Not every receivership drags on for as long as California’s has, though. In 1995, a federal judge ordered a receiver to run Central Detention Facility (CDF), the jail in Washington, D.C., after concluding that some city officials “don’t give a damn.” At the height of the AIDS crisis, for example, there was “a chronic shortage of life-saving supplies, medication and equipment,” the judge’s order said. In 2000, five years after the receiver took over, the judge returned control of the jail to the city, expressing reservations but acknowledging that conditions had improved.

But the improvements didn’t last. In 2021, in what one Washington Post op-ed columnist called “deja vu,” U.S. Marshals were so appalled by conditions at the jail that they transferred 400 people to a federal prison. They found “‘large amounts of standing human sewage … in the toilets of multiple occupied cells’ and many cells in which water ‘had been shut off for days.’”

Those reports echo news coming out of Rikers Island. A class-action suit regarding conditions at the jail complex has dragged on for years, with a federal monitor issuing regular reports and the judge giving the city multiple opportunities to avoid a federal takeover by fixing conditions on its own.

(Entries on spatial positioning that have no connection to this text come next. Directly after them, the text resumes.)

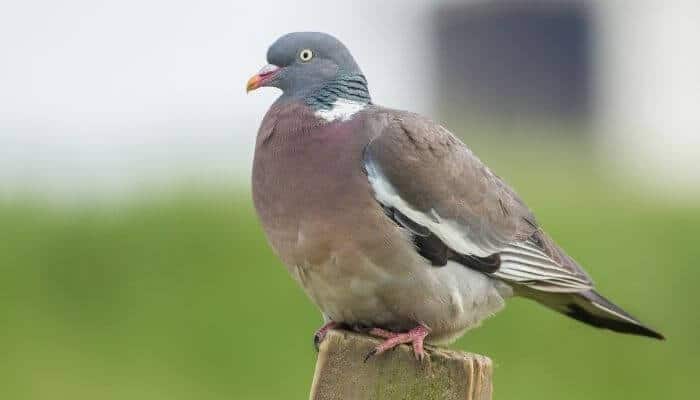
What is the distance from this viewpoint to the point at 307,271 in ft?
15.6

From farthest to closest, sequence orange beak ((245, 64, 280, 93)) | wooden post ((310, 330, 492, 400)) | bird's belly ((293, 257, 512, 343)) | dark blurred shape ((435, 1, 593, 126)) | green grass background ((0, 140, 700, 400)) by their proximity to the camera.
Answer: dark blurred shape ((435, 1, 593, 126)) < green grass background ((0, 140, 700, 400)) < orange beak ((245, 64, 280, 93)) < bird's belly ((293, 257, 512, 343)) < wooden post ((310, 330, 492, 400))

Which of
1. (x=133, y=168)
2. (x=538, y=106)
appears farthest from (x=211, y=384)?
(x=538, y=106)

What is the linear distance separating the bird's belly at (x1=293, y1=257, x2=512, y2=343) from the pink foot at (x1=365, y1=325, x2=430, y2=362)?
0.12m

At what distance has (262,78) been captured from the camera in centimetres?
522

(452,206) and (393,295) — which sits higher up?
(452,206)

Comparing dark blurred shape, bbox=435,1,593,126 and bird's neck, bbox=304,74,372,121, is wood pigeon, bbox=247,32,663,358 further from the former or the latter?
dark blurred shape, bbox=435,1,593,126

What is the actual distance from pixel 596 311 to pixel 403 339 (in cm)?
135

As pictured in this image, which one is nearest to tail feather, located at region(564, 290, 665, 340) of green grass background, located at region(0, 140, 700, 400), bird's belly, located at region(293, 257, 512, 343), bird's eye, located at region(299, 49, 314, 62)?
bird's belly, located at region(293, 257, 512, 343)

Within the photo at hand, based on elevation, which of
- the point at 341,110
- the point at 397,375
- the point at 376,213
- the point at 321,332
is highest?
the point at 341,110

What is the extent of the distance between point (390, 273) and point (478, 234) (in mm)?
453

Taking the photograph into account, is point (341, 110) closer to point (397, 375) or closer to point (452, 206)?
point (452, 206)

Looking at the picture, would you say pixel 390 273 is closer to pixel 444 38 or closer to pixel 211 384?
pixel 211 384

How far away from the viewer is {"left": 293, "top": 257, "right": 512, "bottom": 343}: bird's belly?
4.68 meters

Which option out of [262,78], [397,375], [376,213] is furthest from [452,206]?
[397,375]
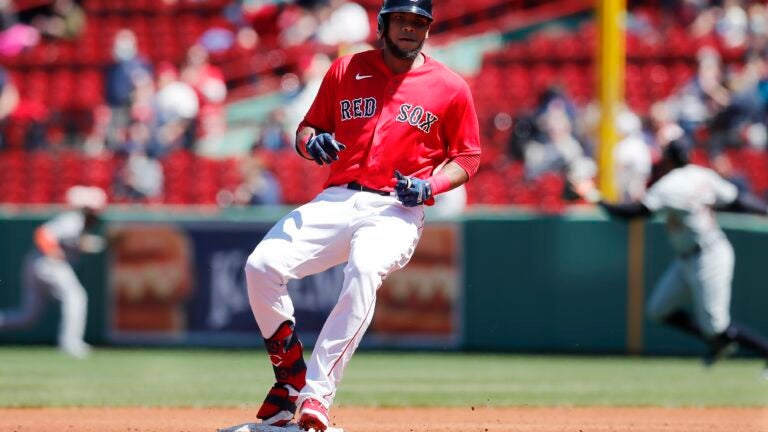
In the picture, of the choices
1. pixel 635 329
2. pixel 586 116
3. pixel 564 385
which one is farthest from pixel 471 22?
pixel 564 385

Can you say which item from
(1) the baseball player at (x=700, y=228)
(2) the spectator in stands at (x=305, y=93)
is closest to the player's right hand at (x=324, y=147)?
(1) the baseball player at (x=700, y=228)

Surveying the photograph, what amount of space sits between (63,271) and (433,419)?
21.1 feet

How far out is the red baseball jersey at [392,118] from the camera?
6.30 m

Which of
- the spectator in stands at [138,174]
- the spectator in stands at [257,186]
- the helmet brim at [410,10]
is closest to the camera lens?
the helmet brim at [410,10]

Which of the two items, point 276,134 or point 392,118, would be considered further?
point 276,134

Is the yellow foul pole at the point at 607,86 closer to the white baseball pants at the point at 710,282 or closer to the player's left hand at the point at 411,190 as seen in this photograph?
the white baseball pants at the point at 710,282

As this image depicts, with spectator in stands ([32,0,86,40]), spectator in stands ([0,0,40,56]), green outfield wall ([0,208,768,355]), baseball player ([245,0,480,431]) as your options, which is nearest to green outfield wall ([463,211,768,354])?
green outfield wall ([0,208,768,355])

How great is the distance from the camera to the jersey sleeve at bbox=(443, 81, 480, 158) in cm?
638

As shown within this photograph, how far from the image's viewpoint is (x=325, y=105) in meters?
6.51

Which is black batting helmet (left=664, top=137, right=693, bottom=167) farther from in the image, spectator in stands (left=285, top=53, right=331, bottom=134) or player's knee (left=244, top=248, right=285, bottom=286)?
player's knee (left=244, top=248, right=285, bottom=286)

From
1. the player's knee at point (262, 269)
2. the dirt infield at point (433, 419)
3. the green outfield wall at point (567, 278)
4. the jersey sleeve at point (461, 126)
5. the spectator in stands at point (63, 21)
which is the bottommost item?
the dirt infield at point (433, 419)

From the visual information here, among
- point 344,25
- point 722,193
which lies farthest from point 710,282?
point 344,25

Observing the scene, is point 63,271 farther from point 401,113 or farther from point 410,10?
point 410,10

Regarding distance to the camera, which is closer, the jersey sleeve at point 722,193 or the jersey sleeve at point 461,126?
the jersey sleeve at point 461,126
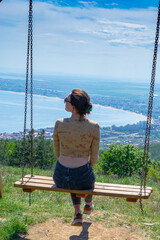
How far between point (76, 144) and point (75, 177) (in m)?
0.38

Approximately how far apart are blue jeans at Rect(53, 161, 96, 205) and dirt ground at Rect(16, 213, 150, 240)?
3.00 ft

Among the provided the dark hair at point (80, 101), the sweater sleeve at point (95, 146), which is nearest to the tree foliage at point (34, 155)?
the sweater sleeve at point (95, 146)

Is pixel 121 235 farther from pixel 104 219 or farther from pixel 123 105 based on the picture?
pixel 123 105

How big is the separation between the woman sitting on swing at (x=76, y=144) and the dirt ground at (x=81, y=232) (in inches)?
24.7

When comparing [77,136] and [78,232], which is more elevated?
[77,136]

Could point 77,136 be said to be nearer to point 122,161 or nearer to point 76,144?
point 76,144

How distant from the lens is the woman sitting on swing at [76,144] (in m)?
3.40

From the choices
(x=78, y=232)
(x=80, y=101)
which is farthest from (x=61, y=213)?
(x=80, y=101)

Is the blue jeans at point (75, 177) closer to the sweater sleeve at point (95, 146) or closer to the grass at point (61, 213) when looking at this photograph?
the sweater sleeve at point (95, 146)

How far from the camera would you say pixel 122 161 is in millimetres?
10688

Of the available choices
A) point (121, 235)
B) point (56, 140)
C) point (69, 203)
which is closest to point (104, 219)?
point (121, 235)

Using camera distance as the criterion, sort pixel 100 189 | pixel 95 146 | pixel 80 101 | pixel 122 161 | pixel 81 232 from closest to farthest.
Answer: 1. pixel 80 101
2. pixel 95 146
3. pixel 100 189
4. pixel 81 232
5. pixel 122 161

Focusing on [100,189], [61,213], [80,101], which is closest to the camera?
[80,101]

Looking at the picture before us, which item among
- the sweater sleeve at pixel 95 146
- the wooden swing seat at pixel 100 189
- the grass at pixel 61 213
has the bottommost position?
the grass at pixel 61 213
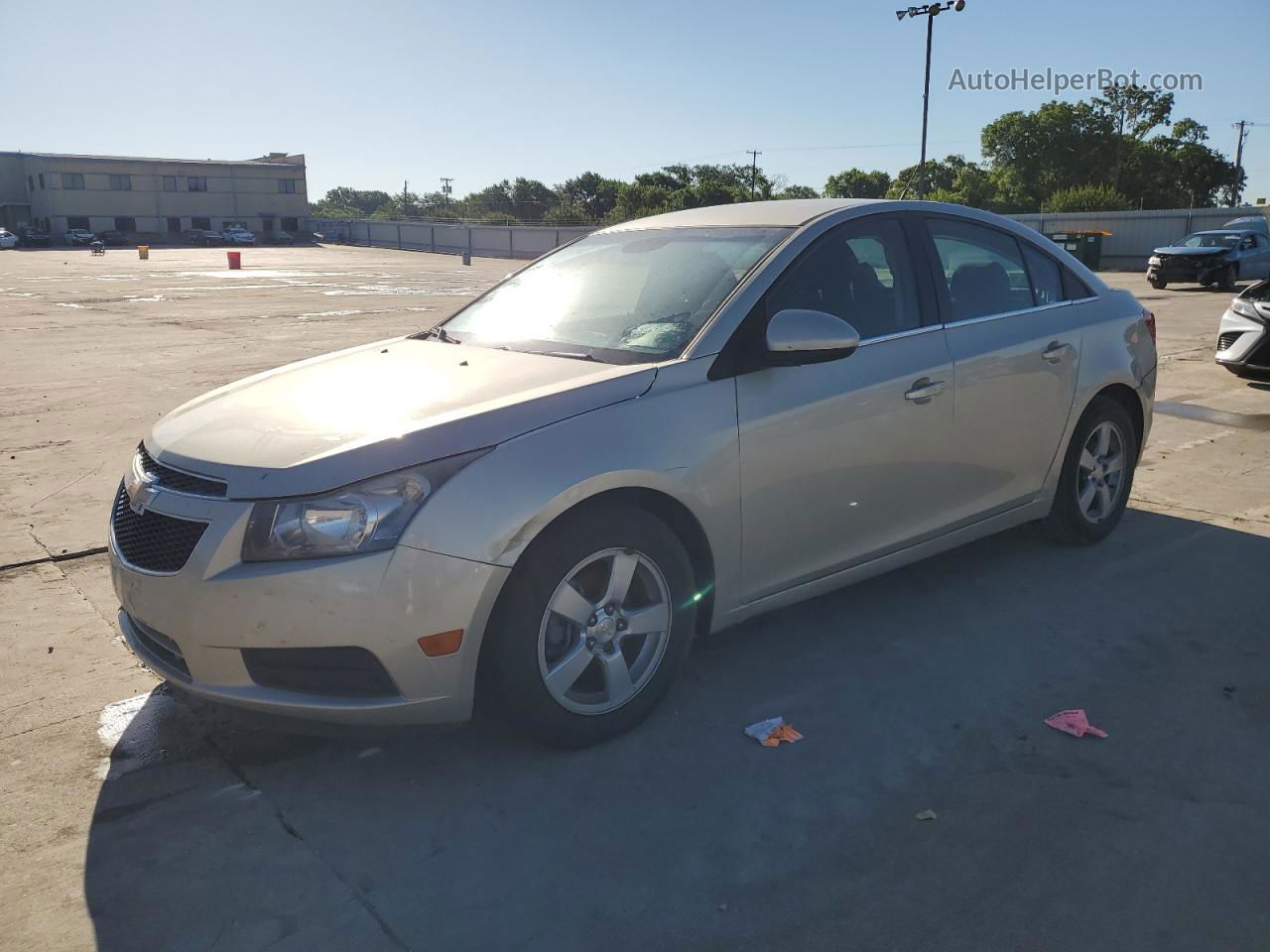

Yet since the COVID-19 pandemic began, Rikers’ conditions have worsened. Stabbings and slashings are common; people have been packed into unsanitary cells that some have said are “like a slave ship”; record numbers of people have died. With mounting public pressure and sharp criticism from the monitor tasked with keeping an eye on jail conditions, the city recently said it would stop announcing deaths at the jail. A longtime Rikers doctor was fired after criticizing correctional officers and jail administrators on social media with the hashtag #ReceivershipNow. “Rather than fix the problems plaguing the jails, Mayor Adams and his DOC commissioner have sought to hide them,” wrote gabriel sayegh, co-executive director of the Katal Center for Equity, Health and Justice, an organization that advocates for closing Rikers, in a recent op-ed calling for a federal receiver.

Mayor Eric Adams has pushed back against a receivership, saying assaults and stabbings at Rikers are down and change takes time. “Now you have a mayor that’s leading from the front and saying, ‘I’m going to be responsible for DOC,’ and you’re seeing the results that we are doing and saying, ‘We are going to take it away from you, Eric,’” Adams told the New York Post.

His administration cites a staffing shortage, even though the city’s corrections department has more staff than almost any other jail system its size. The federal monitor said there was no staffing shortage, but rather “deeply ingrained patterns of mismanagement and dysfunction.”

The next hearing in the Rikers Island class-action suit is scheduled for Aug. 10. Lawyers for the people held at the jail and New York’s top federal prosecutor have said they will formally request a receivership on that day.